Não é de agora que ferramentas de mensagens instantâneas, como WhatsApp, Messenger e Telegram, são importantes aliados das empresas. Tanto no auxílio da força de vendas para produtos e serviços quanto no relacionamento de negócios B2B. Um exemplo disso é a atuação de vendedores autônomos que ofertam produtos via WhatsApp e os profissionais de relacionamento que usam esse aplicativo como um canal para aproximar e dar velocidade ao atendimento e à solução de problemas.

Nos Estados Unidos, o Messenger — curiosamente conhecido como “messenger do Facebook” no Brasil é a principal ferramenta de mensagens. É possível criar fluxos de mensagens automáticas encaixados em funis de venda pelo Messenger. Com a ajuda de ferramentas de chatbots, pessoas que demonstram interesse em produtos ou serviços pela internet efetuam um cadastro e entram para um fluxo de atendimento automático que leva esses usuários através de um elaborado funil, recebendo desde as primeiras informações de um produto até o fechamento de uma venda.

Por aqui, mesmo sendo amplamente relacionado ao Facebook, que se esforçou para separar as duas ferramentas criando aplicativos distintos, o Messenger ainda leva um 7×1 do queridinho dos brasileiros, o WhatsApp. A boa notícia é que, com a chegada da API do WhatsApp para empresas, já é possível criar os mesmos fluxos de atendimento nesta plataforma também.

Tudo lindo para Mark Zuckerberg, afinal, tanto o Messenger quanto o WhatsApp estão embaixo do seu guarda-chuva de empresas. O que nos leva a pensar por quanto tempo essas duas ferramentas vão continuar existindo paralelamente, dividindo os mesmos mercados; ainda que, claramente, cada uma seja a mais usada em diferentes países como podemos observar na imagem abaixo.

E agora, serão mantidas duas ferramentas com a mesma função no mercado ou haverá uma unificação entre elas? O grande ponto aqui é o poder de relacionamento e também de vendas que essas duas ferramentas têm pela aproximação em um canal que é pessoal e, ao mesmo tempo, impessoal.

Pessoal pois você se comunica diretamente no telefone das pessoas, dividindo espaço com as conversas entre amigos e familiares.

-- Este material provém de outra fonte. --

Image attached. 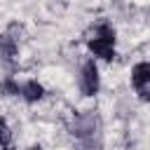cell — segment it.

Impessoal porque o usuário pode simplesmente não te responder ou te responder quando achar mais conveniente.

Baseando-se na melhor experiência para os usuários, penso que fluxos automáticos de chatbots não servem para todos os casos de relacionamento e vendas entre clientes e empresas. Quase todo mundo já teve alguma experiência ruim com um chatbot, seja por meio de mensagens, seja por ligação. Ainda assim, é possível usar essas ferramentas de forma fantástica para fazer marketing!

Atendentes podem contatar prospects pelo WhatsApp, criando um relacionamento que um chatbot não pode criar. Fluxos de mensagens automáticas podem enviar informações importantes em momentos oportunos para intensificar essa relação. Por isso, é essencial que o setor de marketing das empresas fique atento a esse cenário para não ficar para trás.

Quanto a uma possível unificação das duas principais ferramentas, não há como ter previsibilidade o bastante para afirmar o que vai acontecer. Mas ficaremos de olho nessa questão para comentar aqui no blog da TW. E você, tem algum palpite?